In [1]:
import numpy as np
import pandas as pd
import tensorflow as tf
from zipfile import ZipFile
import os
import cv2
from tensorflow.keras.models import Sequential, Model
from tensorflow.keras.layers import *
import matplotlib.pyplot as plt
import math
import random

In [2]:
os.chdir('.\\Desktop\\tensorflow\\Cactus_identification')
os.listdir(os.getcwd())

['aerial-cactus-identification.zip', 'data']

In [3]:
os.mkdir('data')
os.mkdir('data\\train')

In [4]:
with ZipFile('aerial-cactus-identification.zip', 'r') as file:
    
    file.extractall('data')

In [5]:
os.listdir('data')

['sample_submission.csv', 'test.zip', 'train', 'train.csv', 'train.zip']

In [6]:
with ZipFile('data\\train.zip', 'r') as file:
    
    file.extractall('data\\train')

In [7]:
os.mkdir('data\\test')
with ZipFile('data\\test.zip', 'r') as file:
    
    file.extractall('data\\test')

In [3]:
train_info = pd.read_csv('data\\train.csv')
train_info

Unnamed: 0,id,has_cactus
0,0004be2cfeaba1c0361d39e2b000257b.jpg,1
1,000c8a36845c0208e833c79c1bffedd1.jpg,1
2,000d1e9a533f62e55c289303b072733d.jpg,1
3,0011485b40695e9138e92d0b3fb55128.jpg,1
4,0014d7a11e90b62848904c1418fc8cf2.jpg,1
...,...,...
17495,ffede47a74e47a5930f81c0b6896479e.jpg,0
17496,ffef6382a50d23251d4bc05519c91037.jpg,1
17497,fff059ecc91b30be5745e8b81111dc7b.jpg,1
17498,fff43acb3b7a23edcc4ae937be2b7522.jpg,0


In [4]:
train_id = train_info['id'].values
train_label = train_info['has_cactus'].values

def load_data(source, data_id, size, train_label):
    
    data = []
    n = 0
    
    for file in data_id:
        
        img = os.path.join(source, file)
        img_raw = cv2.imread(img, cv2.COLOR_BGR2RGB)
        img_array = cv2.resize(img_raw, (size, size))
        data.append([img_array, train_label[n]])
        n += 1
        
    return data

In [5]:
img_data = load_data('data\\train\\train', train_id, 128, train_label)

In [6]:
img_data = np.array(img_data)
random.shuffle(img_data)

In [7]:
def seperate_img_label(data):
    
    x = []
    y = []
    
    for feature, label in data:
        x.append(feature)
        y.append(label)
    
    return x, y

In [8]:
x, y = seperate_img_label(img_data)

In [9]:
x, y = np.array(x), np.array(y)
x.shape

(17500, 128, 128, 3)

In [10]:
x = x / 255.

In [11]:
shuffle_idx = np.random.randint(0, len(img_data), size = (len(img_data)))
split_point = math.ceil(0.6*len(shuffle_idx))
train_x, train_y = x[0:split_point], y[0:split_point]
val_x, val_y = x[split_point:], y[split_point:]
print('Number of training samples: ', train_x.shape[0])
print('Number of validation samples: ', val_x.shape[0])

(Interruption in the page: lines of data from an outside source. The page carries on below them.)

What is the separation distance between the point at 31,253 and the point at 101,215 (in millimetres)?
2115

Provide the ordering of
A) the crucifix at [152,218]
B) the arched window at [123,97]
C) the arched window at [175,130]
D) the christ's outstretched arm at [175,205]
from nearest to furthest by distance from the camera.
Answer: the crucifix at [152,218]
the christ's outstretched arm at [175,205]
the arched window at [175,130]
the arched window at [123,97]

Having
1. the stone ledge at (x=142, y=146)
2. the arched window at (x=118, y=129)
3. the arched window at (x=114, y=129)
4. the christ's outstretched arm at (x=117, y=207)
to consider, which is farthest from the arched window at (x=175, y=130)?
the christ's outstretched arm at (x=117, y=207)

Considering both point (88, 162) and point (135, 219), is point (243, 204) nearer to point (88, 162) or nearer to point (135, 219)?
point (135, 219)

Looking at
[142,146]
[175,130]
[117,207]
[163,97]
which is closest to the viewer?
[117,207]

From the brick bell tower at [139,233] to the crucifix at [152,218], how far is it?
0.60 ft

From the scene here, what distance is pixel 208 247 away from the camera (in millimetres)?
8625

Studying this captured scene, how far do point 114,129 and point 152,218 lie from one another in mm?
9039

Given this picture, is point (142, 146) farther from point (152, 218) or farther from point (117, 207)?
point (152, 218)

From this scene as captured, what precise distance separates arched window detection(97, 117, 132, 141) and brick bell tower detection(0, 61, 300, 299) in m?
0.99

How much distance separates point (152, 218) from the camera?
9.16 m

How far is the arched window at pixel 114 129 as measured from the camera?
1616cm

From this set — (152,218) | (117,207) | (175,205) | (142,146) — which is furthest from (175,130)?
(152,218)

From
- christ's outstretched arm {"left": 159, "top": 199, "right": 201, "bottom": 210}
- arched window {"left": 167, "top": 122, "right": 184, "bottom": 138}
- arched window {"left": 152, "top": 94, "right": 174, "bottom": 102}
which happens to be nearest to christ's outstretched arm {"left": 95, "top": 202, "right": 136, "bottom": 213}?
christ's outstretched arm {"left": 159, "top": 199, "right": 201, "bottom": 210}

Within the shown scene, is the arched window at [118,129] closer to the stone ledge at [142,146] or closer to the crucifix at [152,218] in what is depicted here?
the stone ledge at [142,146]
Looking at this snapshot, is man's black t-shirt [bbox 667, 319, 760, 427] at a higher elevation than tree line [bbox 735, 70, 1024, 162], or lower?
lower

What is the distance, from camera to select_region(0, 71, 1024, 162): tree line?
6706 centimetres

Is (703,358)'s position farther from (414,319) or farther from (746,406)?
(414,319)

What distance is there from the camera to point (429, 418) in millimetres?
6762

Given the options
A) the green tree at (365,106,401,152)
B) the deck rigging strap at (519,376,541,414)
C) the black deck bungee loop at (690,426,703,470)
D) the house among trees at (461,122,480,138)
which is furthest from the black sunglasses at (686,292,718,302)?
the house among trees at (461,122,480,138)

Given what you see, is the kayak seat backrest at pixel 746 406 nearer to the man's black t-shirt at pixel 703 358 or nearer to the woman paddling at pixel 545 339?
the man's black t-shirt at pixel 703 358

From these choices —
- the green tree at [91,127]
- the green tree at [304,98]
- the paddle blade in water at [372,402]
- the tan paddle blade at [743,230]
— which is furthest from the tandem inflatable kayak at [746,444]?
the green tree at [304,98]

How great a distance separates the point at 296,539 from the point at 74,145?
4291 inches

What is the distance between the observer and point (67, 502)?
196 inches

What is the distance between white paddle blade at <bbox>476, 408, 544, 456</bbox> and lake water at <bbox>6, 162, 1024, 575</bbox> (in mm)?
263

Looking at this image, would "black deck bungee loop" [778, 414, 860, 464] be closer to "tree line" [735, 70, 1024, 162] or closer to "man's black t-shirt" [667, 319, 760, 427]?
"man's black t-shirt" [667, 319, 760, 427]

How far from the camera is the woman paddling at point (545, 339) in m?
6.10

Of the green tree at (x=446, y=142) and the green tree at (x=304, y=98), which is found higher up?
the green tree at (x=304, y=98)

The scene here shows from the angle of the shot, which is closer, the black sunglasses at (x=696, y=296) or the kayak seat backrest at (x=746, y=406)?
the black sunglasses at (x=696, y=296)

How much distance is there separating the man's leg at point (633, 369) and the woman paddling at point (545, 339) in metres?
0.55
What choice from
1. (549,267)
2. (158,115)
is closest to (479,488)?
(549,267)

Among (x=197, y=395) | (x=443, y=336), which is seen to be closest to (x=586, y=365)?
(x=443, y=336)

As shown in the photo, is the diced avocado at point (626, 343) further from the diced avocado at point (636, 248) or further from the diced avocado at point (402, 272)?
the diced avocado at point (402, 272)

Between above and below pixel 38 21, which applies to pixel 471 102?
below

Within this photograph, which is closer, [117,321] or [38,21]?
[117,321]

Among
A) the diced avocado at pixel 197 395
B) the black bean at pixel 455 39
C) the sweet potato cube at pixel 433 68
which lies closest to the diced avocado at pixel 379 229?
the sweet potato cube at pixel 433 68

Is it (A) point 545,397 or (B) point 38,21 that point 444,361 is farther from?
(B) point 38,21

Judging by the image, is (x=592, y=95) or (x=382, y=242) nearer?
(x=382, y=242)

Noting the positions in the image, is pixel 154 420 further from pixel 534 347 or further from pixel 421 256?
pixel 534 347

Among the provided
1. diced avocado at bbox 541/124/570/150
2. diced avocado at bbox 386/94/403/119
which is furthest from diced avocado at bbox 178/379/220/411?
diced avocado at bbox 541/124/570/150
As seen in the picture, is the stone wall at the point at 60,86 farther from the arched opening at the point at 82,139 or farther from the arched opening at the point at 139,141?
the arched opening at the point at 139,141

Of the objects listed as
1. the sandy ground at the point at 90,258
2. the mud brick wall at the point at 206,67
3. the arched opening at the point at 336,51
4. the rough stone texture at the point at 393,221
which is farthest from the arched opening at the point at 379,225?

Number of training samples:  10500
Number of validation samples:  7000


In [12]:
train_x.shape

(10500, 128, 128, 3)

Another way (probably better way when using tensorflow) to preprocess the data is to use the keras.preprocessing.image.ImageDataGenerator.flow_from_dataframe API.

-One thing worth noticing is that flow_from_dataframe requires that the target column must be string formatted.

In [13]:
from tensorflow.keras.preprocessing.image import ImageDataGenerator

In [58]:
gen_train_df = train_info.copy()
gen_train_df['has_cactus'] = gen_train_df['has_cactus'].astype(str)

In [80]:
datagen = ImageDataGenerator(rescale = 1/255.)
shuffle_idx = np.random.randint(0, len(img_data), size = (len(img_data)))
split_point = math.ceil(0.6*len(shuffle_idx))

train_gen = datagen.flow_from_dataframe(dataframe = gen_train_df[:split_point], directory = 'data\\train\\train', 
                                        x_col = 'id',
                                       y_col = 'has_cactus', 
                                        class_mode = 'binary', batch_size = 50, shuffle = True,
                                 target_size = (128, 128))

val_gen = datagen.flow_from_dataframe(dataframe = gen_train_df[split_point:], directory = 'data\\train\\train', 
                                        x_col = 'id',
                                       y_col = 'has_cactus', 
                                        class_mode = 'binary', batch_size = 20, shuffle = True,
                                 target_size = (128, 128))

Found 10500 validated image filenames belonging to 2 classes.
Found 7000 validated image filenames belonging to 2 classes.


In [66]:
for batch in train_gen:
    print(batch[0].shape)
    break

(50, 128, 128, 3)


### Naive Inception model. 

The key idea is to use different type of convolutions models running in parallel, then concatenate all outputs together to generate prediction.

In [64]:
x = Input(shape = (train_x.shape[1], train_x.shape[2], train_x.shape[3]))

channel = Conv2D(64, 1, strides = 2, padding = 'same', activation = 'relu')(x)

channel_by_scan = Conv2D(32, 1, strides = 1, padding = 'same', activation = 'relu')(x)
channel_by_scan = Conv2D(64, (3, 3), strides = 2, padding = 'same', activation = 'relu')(channel_by_scan)
channel_by_scan = BatchNormalization()(channel_by_scan)

spatial_capture = AveragePooling2D(3, strides = 2, padding = 'same')(x)
spatial_capture = Conv2D(64, (3, 3), strides = 1, padding = 'same', activation = 'relu')(spatial_capture)
spatial_capture = BatchNormalization()(spatial_capture)

pattern_capture = Conv2D(32, 1, strides = 1, padding = 'same', activation = 'relu')(x)
pattern_capture = Conv2D(64, (3, 3), strides = 1, padding = 'same', activation = 'relu')(pattern_capture)
pattern_capture = Conv2D(64, (3, 3), strides = 2, padding = 'same', activation = 'relu')(pattern_capture)
pattern_capture = BatchNormalization()(pattern_capture)

concated = concatenate([channel, channel_by_scan, spatial_capture, pattern_capture], axis = -1)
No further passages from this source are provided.